Collected data entries:
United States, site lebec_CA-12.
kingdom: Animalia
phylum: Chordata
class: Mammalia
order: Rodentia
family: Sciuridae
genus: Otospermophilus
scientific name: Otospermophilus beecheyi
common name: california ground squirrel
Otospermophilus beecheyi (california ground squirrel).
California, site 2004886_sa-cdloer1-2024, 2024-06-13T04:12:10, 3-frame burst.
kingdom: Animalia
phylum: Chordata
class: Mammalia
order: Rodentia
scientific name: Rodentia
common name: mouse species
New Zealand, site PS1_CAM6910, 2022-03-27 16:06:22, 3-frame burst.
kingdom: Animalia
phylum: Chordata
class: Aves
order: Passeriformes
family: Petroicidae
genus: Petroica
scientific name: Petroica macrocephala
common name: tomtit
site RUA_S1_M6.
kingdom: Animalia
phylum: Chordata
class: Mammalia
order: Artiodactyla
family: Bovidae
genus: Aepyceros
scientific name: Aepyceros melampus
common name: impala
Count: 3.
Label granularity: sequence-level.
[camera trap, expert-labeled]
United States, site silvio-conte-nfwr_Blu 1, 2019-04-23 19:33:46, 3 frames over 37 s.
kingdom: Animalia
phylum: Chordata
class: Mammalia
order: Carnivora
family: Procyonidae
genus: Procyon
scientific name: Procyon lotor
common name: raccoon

What is needed:
Report only the number of lines in the data above that contain "burst".

Your solution:
2